Bioelectricity and Morphogenesis
- Turing’s interest in morphogenesis was likely linked to his interest in unconventional intelligence. Body and mind building are related problems.
- The genome specifies the *micro-level hardware* (proteins), not the large-scale anatomical structure. Cells *collectively* decide what to build and when to stop, demonstrating morphogenesis as collective intelligence.
- The goal is an “anatomical compiler”: translate a desired anatomical form into stimuli that guide cells, revolutionizing medicine. This is a *communication* problem, not a micromanagement problem.
- Cells and tissues exhibit intelligence (defined as “reaching the same goal by different means”). Development and regeneration demonstrate robust error minimization and adaptability. Kidney tubule formation shows different mechanisms to achieve the same anatomical outcome.
- The frog face rearrangement demonstrates a goal, not predetermined organ-by-organ programming.. Perturbed tadpole faces (“Picasso tadpoles”) can still form normal frogs. An error minimization, not instruction.
- Bioelectric patterns, like those in the brain, store “set points” (anatomical goals). They aren’t magnets, fields, or anything alike. Instead, cells use and hack other cells, leveraging the native interfaces that each other use and provide to communicate this electri network, creating pattern completion that we are not smart enough, nor need, to understand the internal working for us to communicate at large.
- Tools from neuroscience can *read and write* these bioelectric patterns (like “incepting” false memories). Altering bioelectric patterns can induce ectopic organs (eyes, fins, hearts) and influence regenerative processes.
- Planarian regeneration reveals bioelectric gradients determining head number.
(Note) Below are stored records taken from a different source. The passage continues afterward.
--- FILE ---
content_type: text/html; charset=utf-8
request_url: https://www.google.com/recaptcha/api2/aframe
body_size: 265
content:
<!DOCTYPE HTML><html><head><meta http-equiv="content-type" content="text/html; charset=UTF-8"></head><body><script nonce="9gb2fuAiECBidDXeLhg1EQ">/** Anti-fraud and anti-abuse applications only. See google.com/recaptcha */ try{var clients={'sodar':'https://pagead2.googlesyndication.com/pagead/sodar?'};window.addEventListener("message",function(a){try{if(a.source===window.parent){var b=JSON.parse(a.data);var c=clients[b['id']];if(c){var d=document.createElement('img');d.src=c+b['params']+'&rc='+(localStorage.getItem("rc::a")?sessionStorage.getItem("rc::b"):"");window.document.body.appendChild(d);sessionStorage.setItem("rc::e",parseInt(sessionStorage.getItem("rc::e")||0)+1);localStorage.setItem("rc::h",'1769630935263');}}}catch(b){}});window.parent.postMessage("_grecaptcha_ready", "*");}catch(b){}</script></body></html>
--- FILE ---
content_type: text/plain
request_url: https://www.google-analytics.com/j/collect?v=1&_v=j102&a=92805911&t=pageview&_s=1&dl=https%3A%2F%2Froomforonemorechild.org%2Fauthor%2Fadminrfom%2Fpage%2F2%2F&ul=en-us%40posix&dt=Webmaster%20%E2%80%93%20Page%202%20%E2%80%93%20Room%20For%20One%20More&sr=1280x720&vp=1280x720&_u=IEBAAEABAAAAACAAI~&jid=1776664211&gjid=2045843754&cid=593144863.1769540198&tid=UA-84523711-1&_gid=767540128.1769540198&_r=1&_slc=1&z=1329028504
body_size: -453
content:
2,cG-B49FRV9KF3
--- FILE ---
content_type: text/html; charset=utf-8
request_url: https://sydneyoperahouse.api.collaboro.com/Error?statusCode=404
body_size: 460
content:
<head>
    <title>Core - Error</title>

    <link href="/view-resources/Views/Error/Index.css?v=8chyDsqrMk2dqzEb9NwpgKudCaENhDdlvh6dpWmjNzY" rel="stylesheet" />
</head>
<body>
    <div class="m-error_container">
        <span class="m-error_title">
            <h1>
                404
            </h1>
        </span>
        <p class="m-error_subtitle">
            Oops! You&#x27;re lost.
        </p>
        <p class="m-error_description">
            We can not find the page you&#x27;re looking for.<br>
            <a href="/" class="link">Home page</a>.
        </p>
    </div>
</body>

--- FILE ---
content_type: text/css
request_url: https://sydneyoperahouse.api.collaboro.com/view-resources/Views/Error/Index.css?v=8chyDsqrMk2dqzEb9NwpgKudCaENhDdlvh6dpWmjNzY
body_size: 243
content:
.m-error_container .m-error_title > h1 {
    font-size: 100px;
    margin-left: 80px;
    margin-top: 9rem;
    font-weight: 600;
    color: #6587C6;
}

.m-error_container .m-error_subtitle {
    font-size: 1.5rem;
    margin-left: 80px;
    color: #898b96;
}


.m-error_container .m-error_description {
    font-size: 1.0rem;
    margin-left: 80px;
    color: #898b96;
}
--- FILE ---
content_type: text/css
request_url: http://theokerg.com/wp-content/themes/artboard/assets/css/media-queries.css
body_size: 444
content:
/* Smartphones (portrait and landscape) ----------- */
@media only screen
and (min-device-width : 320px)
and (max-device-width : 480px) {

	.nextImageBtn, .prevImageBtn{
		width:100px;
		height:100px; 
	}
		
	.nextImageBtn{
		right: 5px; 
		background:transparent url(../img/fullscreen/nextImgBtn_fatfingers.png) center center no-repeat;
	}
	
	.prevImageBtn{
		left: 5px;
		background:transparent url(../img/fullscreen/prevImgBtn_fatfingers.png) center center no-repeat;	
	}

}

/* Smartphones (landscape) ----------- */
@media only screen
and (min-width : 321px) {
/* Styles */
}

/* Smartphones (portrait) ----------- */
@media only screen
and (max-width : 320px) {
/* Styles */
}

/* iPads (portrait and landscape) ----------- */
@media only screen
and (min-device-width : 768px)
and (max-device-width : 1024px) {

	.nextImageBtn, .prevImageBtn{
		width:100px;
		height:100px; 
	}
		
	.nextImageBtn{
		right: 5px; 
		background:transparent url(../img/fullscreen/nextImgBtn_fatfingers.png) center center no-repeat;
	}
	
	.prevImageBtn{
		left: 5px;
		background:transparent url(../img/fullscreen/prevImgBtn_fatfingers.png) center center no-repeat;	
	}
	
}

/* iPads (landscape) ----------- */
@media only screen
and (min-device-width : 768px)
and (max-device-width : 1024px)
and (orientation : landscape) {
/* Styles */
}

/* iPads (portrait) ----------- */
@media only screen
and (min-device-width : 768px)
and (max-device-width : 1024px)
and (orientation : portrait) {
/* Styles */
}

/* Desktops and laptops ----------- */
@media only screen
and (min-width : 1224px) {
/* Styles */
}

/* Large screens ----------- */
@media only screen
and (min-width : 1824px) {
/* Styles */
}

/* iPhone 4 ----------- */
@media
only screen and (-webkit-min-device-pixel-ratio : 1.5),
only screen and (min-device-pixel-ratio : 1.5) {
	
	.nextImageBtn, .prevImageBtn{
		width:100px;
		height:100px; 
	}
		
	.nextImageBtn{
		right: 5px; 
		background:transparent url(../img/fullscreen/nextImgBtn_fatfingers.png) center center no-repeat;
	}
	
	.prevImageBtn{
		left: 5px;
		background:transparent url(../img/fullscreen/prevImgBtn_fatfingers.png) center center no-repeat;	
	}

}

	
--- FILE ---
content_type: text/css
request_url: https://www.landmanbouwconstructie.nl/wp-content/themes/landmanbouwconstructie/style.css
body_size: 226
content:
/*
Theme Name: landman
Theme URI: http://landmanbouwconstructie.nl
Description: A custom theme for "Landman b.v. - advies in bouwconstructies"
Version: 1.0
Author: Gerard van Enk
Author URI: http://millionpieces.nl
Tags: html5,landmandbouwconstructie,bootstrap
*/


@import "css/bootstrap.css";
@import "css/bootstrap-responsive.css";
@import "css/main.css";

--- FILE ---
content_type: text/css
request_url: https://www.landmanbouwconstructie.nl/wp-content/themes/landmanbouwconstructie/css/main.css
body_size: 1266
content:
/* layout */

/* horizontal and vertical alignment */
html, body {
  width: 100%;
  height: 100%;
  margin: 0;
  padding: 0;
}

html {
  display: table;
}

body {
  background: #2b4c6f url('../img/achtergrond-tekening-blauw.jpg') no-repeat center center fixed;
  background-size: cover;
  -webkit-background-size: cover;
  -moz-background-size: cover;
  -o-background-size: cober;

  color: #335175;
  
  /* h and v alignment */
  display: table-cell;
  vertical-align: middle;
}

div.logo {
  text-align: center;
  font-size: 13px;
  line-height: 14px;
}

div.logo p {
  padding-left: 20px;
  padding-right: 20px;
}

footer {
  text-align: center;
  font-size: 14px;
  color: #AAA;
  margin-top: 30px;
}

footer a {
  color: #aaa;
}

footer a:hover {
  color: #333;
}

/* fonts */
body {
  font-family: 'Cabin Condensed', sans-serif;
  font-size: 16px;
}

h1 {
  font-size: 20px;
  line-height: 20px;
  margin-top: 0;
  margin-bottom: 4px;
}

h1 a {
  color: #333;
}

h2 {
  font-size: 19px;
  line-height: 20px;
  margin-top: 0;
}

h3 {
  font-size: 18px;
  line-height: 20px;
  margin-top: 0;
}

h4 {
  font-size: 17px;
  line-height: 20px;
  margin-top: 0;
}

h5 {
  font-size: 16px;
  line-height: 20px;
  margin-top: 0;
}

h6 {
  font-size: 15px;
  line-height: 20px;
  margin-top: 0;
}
These patterns are rewritable and act as a “counterfactual memory,” dictating future regenerative behavior even when the body is normal.
- We can computationally model the connections between electrical states and the underlying molecular mechanisms, drawing on ideas from connectionist neuroscience.
- The latent morphospace of possibilities for even a given genome is vast, highlighting the plasticity and flexibility of biological systems. The plan is a future medicine more like sematic psychiatry (than only chemistry, and fixing a gene.
Cognitive Light Cones, Selves, and Ethics
- The “cognitive light cone” is a central invariant: the spatial-temporal size of the largest goal a system can pursue. Different agents have different sized light cones.
- Defining a “self” involves considering the boundary of goals the system pursues. We are all collectives (cells within organisms).
- Early embryogenesis reveals dynamic self-construction. The number of “selves” in a blastoderm is not predetermined; it’s an outcome of cell communication. The same logic applies to nervous system (split brains show there is not clealy just 1 self inside).
- Cancer can be understood as a failure of the scaling-up of cellular goals, cells are reverting to a smaller and smaller individual cognitive lightcone, thus are cancerous as they dont abide to collective goals. Bioelectric interventions can influence this process, even when genetic abnormalities remain.
- Endless forms are possible, both naturally and through bioengineering, due to the interoperability and plasticity of life. It is important that novel forms do not fit onto the evolution tree/scales and that all categorization fails here (desiged, natural, etc) This necessitates new ethical frameworks for interacting with unconventional minds.